The Early Years Learning Framework was implemented in 2009 as a national response to scientific and social research into the value of play in the classroom. According to the Child Development Institute of California, USA there are different types of play:

“Social Play: By interacting with others in play settings, children learn social rules such as give and take, reciprocity, cooperation…and…learn to use moral reasoning to develop a mature sense of values.

Constructive Play: Constructive play is when children manipulate their environment to create things. This…allows children to experiment with objects; find out combinations that work and don’t work…Children who are comfortable manipulating objects and materials also become good at manipulating words, ideas and concepts.

Fantasy Play: Children learn to…try out new roles and possible situations…to experiment with language and emotions.

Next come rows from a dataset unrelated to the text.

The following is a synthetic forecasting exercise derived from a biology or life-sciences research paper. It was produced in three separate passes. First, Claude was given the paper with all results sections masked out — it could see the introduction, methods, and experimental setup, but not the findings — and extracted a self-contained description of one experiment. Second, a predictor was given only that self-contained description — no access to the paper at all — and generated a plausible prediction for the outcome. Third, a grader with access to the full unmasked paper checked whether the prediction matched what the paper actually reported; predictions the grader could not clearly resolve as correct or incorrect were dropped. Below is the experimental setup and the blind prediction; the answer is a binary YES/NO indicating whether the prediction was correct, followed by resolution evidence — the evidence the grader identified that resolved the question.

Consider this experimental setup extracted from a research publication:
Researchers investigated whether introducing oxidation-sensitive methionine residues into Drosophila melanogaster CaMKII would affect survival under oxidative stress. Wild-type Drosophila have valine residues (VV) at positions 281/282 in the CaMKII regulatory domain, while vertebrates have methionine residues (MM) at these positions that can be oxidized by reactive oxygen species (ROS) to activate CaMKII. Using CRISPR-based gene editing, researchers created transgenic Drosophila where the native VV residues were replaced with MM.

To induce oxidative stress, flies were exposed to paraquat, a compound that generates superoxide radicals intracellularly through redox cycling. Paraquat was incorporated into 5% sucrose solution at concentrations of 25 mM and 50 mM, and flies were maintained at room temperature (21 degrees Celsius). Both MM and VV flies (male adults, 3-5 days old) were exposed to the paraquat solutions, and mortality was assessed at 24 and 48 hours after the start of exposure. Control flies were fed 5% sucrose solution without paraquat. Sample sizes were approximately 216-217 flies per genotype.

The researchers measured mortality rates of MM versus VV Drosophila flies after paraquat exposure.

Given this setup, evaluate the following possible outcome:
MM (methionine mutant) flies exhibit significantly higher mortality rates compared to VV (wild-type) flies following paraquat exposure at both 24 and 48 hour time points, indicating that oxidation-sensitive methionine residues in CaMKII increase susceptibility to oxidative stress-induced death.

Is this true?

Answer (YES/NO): YES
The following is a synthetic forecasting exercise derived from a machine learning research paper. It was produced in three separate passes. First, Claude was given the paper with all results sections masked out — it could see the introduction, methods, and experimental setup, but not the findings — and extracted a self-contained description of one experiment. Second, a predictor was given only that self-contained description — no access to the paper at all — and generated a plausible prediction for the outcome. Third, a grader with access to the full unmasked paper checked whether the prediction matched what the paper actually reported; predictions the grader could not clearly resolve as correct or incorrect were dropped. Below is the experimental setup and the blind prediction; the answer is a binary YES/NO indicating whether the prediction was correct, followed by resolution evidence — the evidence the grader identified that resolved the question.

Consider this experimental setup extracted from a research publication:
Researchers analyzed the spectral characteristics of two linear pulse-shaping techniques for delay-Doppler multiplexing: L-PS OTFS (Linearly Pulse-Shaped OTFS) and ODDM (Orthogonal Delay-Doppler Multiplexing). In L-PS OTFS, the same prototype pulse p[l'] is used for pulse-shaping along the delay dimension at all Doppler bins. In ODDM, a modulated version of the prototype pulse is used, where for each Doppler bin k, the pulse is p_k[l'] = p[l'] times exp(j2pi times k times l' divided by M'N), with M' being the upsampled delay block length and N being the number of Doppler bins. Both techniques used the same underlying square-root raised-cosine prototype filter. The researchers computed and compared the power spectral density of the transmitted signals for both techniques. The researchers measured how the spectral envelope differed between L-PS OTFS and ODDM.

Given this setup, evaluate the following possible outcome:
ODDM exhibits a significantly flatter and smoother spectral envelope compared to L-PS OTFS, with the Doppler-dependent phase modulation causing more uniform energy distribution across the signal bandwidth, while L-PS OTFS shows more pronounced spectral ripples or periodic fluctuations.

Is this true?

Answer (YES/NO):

In addition, children develop flexible thinking; learn to create beyond the here and now…In an ever-more technological society, lots of practice with all forms of abstraction – time, place, amount, symbols, words, and ideas – is essential.”

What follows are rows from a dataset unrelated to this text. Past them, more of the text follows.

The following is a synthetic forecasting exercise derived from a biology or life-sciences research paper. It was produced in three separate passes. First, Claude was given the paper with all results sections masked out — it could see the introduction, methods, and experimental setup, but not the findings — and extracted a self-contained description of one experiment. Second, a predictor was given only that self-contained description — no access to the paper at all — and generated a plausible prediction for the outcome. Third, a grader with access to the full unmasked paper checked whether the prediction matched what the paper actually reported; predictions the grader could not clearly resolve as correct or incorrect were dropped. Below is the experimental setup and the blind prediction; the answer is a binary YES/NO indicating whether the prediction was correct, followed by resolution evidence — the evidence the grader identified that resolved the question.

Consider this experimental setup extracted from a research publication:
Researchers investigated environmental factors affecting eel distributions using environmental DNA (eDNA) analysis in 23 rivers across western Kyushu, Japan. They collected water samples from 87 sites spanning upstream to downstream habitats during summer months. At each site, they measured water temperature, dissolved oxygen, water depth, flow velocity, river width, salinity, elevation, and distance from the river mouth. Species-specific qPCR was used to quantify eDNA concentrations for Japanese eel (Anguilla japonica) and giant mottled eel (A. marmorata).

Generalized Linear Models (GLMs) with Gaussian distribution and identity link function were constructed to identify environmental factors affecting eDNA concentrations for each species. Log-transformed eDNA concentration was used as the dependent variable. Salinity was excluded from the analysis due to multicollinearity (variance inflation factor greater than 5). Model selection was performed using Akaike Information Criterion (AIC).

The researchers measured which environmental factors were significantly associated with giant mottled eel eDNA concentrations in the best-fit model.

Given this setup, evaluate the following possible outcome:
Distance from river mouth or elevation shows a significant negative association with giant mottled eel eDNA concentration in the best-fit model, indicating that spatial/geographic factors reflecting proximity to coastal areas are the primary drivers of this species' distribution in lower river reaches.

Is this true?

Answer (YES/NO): NO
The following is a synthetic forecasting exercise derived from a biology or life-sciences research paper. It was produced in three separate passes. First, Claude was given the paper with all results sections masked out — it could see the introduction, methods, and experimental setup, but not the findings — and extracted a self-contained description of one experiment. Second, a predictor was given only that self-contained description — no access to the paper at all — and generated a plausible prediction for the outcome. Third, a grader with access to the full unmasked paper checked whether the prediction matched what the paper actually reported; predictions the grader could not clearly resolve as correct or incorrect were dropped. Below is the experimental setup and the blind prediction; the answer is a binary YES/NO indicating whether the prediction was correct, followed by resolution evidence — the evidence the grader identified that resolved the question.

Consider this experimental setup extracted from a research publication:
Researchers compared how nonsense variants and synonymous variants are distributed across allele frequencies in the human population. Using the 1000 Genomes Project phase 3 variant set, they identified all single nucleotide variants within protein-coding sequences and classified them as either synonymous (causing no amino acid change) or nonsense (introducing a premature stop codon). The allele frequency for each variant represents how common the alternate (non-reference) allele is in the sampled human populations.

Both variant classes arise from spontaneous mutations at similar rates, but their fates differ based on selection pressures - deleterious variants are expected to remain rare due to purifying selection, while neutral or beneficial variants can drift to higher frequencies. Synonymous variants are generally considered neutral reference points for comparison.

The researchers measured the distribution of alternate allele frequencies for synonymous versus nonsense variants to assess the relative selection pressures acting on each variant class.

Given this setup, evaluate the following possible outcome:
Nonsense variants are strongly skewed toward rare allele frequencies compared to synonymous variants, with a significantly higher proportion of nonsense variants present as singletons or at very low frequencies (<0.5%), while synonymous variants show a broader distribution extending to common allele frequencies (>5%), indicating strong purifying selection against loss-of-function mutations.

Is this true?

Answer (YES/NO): YES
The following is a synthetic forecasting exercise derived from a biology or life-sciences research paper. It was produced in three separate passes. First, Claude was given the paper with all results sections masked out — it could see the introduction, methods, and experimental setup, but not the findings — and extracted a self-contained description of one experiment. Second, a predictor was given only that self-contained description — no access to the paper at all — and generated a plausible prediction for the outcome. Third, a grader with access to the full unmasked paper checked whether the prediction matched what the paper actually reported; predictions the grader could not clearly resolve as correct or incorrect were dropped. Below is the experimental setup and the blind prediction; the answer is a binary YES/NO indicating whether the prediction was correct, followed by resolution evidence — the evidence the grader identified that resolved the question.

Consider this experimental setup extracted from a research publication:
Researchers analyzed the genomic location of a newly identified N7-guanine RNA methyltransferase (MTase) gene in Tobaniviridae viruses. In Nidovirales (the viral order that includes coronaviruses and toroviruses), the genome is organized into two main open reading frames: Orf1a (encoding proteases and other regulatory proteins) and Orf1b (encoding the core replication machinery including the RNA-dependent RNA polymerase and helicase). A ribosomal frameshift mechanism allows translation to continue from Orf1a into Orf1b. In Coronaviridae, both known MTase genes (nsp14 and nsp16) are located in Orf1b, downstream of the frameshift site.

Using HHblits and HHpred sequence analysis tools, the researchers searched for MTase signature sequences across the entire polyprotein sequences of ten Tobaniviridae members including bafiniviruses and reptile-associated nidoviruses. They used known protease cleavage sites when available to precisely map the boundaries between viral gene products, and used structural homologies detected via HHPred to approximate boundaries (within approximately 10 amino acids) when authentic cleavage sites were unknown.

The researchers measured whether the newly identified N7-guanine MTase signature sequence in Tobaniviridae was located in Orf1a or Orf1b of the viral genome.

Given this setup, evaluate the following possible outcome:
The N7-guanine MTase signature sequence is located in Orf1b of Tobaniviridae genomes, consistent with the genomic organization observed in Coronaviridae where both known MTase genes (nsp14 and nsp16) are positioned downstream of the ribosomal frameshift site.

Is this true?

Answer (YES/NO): NO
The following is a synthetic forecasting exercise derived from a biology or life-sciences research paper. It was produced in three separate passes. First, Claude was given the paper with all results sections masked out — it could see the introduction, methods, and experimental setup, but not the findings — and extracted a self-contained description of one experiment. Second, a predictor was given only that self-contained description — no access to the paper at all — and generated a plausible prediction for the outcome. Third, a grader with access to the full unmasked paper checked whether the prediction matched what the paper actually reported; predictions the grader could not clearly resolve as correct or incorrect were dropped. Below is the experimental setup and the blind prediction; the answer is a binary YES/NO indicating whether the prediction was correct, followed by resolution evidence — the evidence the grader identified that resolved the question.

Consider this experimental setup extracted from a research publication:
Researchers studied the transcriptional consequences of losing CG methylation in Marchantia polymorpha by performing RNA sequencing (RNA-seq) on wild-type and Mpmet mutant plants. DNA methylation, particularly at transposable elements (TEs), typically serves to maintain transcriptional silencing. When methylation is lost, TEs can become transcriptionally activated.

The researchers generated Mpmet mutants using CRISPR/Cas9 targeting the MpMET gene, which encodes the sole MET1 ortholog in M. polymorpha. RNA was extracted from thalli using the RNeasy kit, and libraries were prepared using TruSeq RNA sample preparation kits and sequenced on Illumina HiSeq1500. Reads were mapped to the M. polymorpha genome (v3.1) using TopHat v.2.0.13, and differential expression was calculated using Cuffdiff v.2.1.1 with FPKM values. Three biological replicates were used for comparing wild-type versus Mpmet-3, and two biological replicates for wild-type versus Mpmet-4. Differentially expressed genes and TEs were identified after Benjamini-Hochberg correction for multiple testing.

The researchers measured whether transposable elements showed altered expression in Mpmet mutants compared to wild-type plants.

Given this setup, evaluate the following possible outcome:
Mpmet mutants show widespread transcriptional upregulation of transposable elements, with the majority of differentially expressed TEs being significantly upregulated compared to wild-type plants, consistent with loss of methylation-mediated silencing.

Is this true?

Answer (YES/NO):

The evidence in support of the cognitive benefits of play-based learning is overwhelming. Early Childhood Australia describes this, ‘it is believed that play shapes the structural design of the brain…secure attachments and stimulation are significant aspects of brain development; play provides active exploration that assists in building and strengthening brain pathways… [increasing]…flexibility and improved potential for learning later in life,’ (‘Why Play-Based Learning?2009-2013, Early Childhood Australia), adding that, ‘Worksheets and other ‘formal’ teaching strategies tend to make learning…for many children…more difficult.’ For these reasons, it is important that early childhood educators learn to create learning environments that support physical, mental and social play and experimentation.

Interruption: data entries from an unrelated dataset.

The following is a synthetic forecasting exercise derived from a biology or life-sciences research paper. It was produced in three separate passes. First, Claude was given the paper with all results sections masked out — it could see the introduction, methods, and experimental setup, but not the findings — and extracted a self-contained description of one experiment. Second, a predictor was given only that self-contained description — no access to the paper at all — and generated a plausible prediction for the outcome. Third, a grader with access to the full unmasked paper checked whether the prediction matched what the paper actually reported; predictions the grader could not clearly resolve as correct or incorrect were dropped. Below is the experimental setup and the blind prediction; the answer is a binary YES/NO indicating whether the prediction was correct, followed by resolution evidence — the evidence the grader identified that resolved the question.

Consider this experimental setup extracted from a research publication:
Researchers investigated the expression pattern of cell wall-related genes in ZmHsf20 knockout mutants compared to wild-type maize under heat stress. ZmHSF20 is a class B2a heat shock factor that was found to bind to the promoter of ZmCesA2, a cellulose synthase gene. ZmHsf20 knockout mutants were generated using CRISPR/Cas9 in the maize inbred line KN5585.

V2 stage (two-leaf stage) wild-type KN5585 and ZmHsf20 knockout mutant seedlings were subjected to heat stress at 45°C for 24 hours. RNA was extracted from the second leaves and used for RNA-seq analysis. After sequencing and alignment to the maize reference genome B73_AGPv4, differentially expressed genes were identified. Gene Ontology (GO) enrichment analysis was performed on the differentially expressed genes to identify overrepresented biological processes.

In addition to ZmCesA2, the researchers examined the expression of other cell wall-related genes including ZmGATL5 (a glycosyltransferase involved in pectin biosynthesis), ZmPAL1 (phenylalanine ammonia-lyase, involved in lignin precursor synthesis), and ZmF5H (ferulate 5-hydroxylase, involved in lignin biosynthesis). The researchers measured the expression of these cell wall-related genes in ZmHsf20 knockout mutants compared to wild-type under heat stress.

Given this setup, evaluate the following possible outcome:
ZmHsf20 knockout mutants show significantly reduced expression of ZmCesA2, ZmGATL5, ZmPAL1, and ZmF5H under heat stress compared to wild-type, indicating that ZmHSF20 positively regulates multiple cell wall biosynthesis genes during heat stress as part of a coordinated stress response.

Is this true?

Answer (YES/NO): NO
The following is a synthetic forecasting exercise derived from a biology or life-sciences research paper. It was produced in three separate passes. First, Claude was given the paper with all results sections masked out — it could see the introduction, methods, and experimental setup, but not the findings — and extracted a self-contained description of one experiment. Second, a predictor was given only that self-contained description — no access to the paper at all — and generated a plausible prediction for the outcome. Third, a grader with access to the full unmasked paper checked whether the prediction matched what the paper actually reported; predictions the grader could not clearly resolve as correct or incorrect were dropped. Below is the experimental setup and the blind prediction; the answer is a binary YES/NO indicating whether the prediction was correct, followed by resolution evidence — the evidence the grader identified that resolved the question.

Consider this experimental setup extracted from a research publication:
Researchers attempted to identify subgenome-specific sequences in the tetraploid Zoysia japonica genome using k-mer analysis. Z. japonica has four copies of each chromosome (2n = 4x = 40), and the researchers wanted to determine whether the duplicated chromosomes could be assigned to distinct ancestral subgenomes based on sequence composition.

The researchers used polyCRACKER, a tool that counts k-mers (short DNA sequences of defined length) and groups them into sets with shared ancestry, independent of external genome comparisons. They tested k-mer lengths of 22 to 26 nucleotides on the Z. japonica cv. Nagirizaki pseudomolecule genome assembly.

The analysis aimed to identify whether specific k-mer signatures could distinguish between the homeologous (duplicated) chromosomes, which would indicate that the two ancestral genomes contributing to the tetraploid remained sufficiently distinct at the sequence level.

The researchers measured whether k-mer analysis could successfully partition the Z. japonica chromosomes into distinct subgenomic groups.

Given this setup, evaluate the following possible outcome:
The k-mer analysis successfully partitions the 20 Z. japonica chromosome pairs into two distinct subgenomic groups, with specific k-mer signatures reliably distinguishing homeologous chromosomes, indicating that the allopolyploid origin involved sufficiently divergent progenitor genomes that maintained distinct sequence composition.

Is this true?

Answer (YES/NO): NO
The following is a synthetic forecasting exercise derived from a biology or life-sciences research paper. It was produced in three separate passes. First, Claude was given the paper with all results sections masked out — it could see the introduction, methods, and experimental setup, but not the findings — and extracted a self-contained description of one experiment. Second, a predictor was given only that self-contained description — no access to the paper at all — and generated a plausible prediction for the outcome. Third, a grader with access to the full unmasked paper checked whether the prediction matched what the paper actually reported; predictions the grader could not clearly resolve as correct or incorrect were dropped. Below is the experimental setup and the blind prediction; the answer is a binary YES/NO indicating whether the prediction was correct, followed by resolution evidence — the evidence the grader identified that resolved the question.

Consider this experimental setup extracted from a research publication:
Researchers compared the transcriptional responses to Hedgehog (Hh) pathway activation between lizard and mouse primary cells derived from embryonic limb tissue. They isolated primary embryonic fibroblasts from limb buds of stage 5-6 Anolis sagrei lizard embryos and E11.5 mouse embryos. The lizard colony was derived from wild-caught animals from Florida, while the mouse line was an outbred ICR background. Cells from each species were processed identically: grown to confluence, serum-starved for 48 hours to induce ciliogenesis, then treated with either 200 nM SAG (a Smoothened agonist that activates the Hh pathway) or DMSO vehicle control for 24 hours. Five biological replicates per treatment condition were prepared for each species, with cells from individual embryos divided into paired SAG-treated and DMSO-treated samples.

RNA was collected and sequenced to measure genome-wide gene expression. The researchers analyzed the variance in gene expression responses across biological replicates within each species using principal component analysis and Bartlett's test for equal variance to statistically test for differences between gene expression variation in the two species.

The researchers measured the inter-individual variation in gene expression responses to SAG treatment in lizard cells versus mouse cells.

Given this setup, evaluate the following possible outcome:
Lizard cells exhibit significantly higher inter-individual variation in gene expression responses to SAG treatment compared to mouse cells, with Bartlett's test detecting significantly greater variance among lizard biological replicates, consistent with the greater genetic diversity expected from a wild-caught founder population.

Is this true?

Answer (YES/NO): YES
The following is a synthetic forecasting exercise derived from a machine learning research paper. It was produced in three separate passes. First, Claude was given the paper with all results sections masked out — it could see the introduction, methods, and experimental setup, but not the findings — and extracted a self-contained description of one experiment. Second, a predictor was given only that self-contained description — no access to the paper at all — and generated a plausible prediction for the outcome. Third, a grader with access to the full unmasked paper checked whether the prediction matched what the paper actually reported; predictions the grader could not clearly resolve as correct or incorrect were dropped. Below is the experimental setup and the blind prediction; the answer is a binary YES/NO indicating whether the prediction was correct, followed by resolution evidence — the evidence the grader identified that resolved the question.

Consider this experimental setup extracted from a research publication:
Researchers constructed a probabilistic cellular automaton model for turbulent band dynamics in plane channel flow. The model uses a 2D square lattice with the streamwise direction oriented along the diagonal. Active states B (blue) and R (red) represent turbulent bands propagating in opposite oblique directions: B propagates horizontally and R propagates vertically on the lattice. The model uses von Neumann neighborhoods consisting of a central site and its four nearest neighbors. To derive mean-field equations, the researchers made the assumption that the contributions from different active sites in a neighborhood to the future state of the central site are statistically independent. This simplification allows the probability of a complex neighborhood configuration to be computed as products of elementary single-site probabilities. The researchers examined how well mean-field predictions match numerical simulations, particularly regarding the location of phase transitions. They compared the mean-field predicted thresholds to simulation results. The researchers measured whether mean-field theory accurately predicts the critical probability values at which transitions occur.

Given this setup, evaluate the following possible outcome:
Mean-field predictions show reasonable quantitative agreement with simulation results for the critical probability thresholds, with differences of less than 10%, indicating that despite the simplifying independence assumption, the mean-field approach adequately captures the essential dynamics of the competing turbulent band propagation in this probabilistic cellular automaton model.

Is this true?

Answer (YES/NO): YES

The real question is…how is this done?

Modern educators must be equipped to ensure a holistic approach; the layout of classroom furniture, the availability of resources, and the attitudes of tutors and teachers themselves can promote opportunities for children to find the fun in learning. Integrating time for creative, musical or performance activities and lots of discussion into lessons creates a basis – interactive toys, from games to dolls and building materials – support this process. When planning lessons, tutors and teachers should perhaps keep in mind the following model of the ‘spiralled’ learning process of young children as described by Mitchel Resnick from MIT’s Media Lab, ‘children imagine what they want to do, create a project based on their ideas, play with their creations, share their ideas and creations with others, reflect on their experiences – all of which leads them to imagine new ideas and new projects.’ (‘All I Really Need to Know (About Creative Thinking) I Learned (By Studying How Children Learn) in Kindergarten’ Mitchel Resnick, Creativity & Cognition conference, 2007).